The law is expected to benefit a number of private power developers, including Maryland-based Competitive Power Ventures, which is planning a 700-MW plant in Woodbridge, and New York–based LS Power Group, which is looking to build a 640-MW plant in West Deptford.
But the bill has been criticized by several entities, including environmental groups like the Sierra Club as well as by New Jersey’s Public Service Enterprise Group (PSEG). Earlier this month, the utility expressed its “strong opposition” to the legislation, saying it was “essentially an energy tax that will cost New Jersey residential and business customers more than a billion dollars.”
“The resulting customer surcharges will have long-term impacts,” PSEG executive Anne Hoskins said, adding that the bill was trying to fix “a problem that does not exist,” because New Jersey’s wholesale electric markets had spurred significant investments in new generation and upgrades to existing generation since 2007. “Subsidies are a slippery slope and will drive away other non-subsidized private investment in New Jersey,” she said.
On Monday, meanwhile, the P3 Power Providers Group—a coalition of power companies including PSEG, Exelon Corp., Constellation Energy, NextEraEnergy, NRG Energy, Calpine Corp., and PPL Corp.—asked FERC to adopt rules to protect consumers from what they called “negative consequences of funded unneeded power plants.” The group said the rule changes were necessary to prevent any attempt to undermine the region’s wholesale markets through subsidies to new power plants that are not justified by market conditions.
“The bill signed by Gov. Christie on Friday seeks to subsidize a few uneconomic power plants through a new energy charge on all New Jersey families and businesses. Our action today asks FERC to preclude the power companies benefiting from these ratepayer subsidies from receiving payments in the wholesale market unless their plants are needed for reliability,” said P3 President Glen Thomas.
“If the units are actually needed they will receive fair market payments just like other resources, such as energy efficiency and demand response, which are competing to meet New Jersey’s needs,” he said. “If, on the other hand, the units are not needed for reliability, then market rules must prevent the unnecessary new supply from distorting prices for consumers and suppliers. As demonstrated in FERC decisions, consumers are best served over the long term by the efficiency of a competitive market that operates without outside interference.”
Thomas added that the New Jersey power plant law was unnecessary, pointing to testimony before the legislature that had shown the state had enough power to meet customer demand. “In fact, [regional grid operator] PJM now predicts that New Jersey will not reach the demand previously forecasted for 2014 until at least 2020.”

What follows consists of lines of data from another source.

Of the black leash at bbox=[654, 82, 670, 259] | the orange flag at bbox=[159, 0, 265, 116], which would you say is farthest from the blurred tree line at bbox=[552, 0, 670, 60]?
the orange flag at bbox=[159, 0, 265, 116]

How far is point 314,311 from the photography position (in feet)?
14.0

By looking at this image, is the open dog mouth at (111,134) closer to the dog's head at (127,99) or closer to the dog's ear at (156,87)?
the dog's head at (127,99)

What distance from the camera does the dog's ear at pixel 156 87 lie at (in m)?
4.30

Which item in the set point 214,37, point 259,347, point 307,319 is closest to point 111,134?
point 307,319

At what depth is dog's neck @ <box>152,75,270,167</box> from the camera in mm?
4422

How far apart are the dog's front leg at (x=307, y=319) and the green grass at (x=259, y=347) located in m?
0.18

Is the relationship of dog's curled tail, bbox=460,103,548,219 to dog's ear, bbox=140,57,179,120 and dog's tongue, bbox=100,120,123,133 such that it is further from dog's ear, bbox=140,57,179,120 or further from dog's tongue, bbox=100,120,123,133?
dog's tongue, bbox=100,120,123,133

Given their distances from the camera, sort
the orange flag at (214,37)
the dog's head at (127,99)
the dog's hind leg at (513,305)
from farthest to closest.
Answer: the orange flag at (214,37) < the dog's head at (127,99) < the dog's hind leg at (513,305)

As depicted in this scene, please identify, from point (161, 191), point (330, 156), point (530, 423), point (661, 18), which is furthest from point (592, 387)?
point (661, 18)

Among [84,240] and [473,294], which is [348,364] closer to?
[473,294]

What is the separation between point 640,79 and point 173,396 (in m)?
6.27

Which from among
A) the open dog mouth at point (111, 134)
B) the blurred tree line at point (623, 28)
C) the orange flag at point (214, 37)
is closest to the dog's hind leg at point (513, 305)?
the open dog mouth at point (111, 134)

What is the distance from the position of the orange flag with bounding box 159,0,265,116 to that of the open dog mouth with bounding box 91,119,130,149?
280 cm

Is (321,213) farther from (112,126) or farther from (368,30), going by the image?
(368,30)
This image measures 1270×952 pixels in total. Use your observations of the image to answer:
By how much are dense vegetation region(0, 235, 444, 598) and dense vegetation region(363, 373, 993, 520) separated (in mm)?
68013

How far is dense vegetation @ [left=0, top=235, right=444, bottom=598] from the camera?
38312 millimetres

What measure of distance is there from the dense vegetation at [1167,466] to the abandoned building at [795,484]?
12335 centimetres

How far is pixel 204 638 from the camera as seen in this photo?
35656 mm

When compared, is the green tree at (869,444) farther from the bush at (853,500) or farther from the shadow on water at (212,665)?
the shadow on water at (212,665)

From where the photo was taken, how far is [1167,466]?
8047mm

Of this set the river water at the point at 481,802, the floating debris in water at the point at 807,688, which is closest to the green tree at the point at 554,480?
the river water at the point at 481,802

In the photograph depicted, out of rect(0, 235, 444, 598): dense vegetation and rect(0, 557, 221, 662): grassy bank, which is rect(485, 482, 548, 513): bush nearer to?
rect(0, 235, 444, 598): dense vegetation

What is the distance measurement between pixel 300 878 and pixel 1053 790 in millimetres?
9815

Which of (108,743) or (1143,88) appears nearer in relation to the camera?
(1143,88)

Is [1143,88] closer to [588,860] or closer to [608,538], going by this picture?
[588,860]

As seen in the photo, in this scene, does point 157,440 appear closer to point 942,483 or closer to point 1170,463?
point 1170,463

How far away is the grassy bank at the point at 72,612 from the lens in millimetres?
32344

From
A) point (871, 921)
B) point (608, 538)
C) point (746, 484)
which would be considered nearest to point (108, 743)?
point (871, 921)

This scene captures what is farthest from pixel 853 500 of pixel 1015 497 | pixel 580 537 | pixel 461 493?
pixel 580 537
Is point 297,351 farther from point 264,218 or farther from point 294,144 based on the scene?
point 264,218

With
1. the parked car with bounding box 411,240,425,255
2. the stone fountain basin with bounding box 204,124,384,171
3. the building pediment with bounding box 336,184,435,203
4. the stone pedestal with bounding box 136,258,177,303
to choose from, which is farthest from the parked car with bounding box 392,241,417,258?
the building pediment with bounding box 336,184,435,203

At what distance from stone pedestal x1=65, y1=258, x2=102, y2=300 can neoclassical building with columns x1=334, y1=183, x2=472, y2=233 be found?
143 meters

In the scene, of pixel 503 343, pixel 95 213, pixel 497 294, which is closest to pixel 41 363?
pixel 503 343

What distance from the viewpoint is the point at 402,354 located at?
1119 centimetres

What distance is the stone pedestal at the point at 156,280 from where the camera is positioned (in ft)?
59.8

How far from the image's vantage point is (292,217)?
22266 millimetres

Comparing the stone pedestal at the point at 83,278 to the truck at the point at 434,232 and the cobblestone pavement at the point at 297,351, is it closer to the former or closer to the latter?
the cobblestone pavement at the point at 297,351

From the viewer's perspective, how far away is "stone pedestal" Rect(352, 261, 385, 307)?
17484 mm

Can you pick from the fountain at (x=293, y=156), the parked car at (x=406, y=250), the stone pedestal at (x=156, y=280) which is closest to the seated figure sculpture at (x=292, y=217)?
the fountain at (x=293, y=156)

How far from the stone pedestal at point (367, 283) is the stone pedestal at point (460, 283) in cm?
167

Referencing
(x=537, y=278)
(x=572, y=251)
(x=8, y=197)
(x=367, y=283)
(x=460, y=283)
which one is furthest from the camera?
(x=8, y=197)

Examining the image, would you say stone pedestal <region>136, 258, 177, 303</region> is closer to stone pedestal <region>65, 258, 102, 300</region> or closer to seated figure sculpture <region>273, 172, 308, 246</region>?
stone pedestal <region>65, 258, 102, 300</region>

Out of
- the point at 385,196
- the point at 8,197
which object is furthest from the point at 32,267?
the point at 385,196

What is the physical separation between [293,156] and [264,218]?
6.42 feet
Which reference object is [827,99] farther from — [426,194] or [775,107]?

The rules recommended by the group include mandating a review of all bids in PJM capacity auctions to determine if they are consistent with the cost of new generating capacity in the region; exempting from rules resources bidding in actual costs, without subsidies; and resetting bids of “resources that try to game the market” by bidding low costs while seeking other customer subsidies.
“FERC cannot allow one state to undermine the markets that other states depend upon. Other states and their consumers should not be forced to pay for neighboring states’ misguided decisions,” said Thomas.